▸ WHAT YOU NEED TO DO
Each record is to be transcribed exactly.

(Spatial relation data)
--------

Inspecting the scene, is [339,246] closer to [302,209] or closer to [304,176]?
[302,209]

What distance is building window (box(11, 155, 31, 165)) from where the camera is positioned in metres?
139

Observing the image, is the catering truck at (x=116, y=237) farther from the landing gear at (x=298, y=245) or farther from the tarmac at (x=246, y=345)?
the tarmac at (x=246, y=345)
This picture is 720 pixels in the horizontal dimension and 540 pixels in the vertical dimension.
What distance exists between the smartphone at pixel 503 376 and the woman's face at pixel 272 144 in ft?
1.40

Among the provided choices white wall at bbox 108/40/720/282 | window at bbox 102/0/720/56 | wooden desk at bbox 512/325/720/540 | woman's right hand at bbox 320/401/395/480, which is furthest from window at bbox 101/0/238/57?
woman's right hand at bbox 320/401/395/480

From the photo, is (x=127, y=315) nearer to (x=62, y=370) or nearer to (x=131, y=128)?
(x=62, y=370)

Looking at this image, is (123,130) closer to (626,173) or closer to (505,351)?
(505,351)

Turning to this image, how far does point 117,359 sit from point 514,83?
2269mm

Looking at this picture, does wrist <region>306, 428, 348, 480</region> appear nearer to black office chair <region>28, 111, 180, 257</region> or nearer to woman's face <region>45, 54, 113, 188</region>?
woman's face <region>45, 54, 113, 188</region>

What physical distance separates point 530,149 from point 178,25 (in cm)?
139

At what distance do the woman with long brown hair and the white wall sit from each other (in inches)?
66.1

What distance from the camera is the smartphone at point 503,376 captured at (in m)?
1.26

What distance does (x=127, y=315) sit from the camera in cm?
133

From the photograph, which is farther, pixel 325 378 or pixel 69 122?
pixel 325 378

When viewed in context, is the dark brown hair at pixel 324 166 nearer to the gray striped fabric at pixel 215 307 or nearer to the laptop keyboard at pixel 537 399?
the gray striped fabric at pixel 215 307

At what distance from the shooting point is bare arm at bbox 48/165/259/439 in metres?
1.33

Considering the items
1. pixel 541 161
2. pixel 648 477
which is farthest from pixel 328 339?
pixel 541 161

--------

▸ EXERCISE OUTPUT
Inspecting the scene, is [339,246] closer to [302,209] or closer to [304,176]?
[302,209]

What distance is building window (box(11, 155, 31, 165)) from where the camera is positioned in metres?
139

Observing the image, is the catering truck at (x=116, y=237) farther from the landing gear at (x=298, y=245) or farther from the tarmac at (x=246, y=345)?
the tarmac at (x=246, y=345)
This picture is 720 pixels in the horizontal dimension and 540 pixels in the vertical dimension.
What distance exists between the smartphone at pixel 503 376 and the woman's face at pixel 272 144 in ft?
1.40

Among the provided choices white wall at bbox 108/40/720/282 | window at bbox 102/0/720/56 | wooden desk at bbox 512/325/720/540 | woman's right hand at bbox 320/401/395/480, which is furthest from window at bbox 101/0/238/57?
woman's right hand at bbox 320/401/395/480

From the photo, is (x=127, y=315) nearer to (x=62, y=370) or nearer to (x=131, y=128)?
(x=62, y=370)

Looking at this image, is (123,130) closer to (626,173) or closer to (505,351)?
(505,351)

Turning to this image, how far does point 117,359 sit from point 514,83?
2269mm

Looking at this picture, does wrist <region>306, 428, 348, 480</region> appear nearer to black office chair <region>28, 111, 180, 257</region> or nearer to woman's face <region>45, 54, 113, 188</region>?
woman's face <region>45, 54, 113, 188</region>

What physical distance separates point 530,149 from point 178,25 (in cm)?
139

At what distance do the woman with long brown hair and the white wall sit from each other (in inches)?
66.1

What distance from the camera is the smartphone at point 503,376 captured at (in m)?
1.26

What distance does (x=127, y=315) sit from the camera in cm?
133

From the photograph, which is farther, pixel 325 378 or pixel 69 122?
pixel 325 378

When viewed in context, is the dark brown hair at pixel 324 166 nearer to the gray striped fabric at pixel 215 307 or nearer to the laptop keyboard at pixel 537 399?
the gray striped fabric at pixel 215 307

At what distance from the shooting point is bare arm at bbox 48/165/259/439 in metres?
1.33

Considering the items
1. pixel 541 161
2. pixel 648 477
which is farthest from pixel 328 339?
pixel 541 161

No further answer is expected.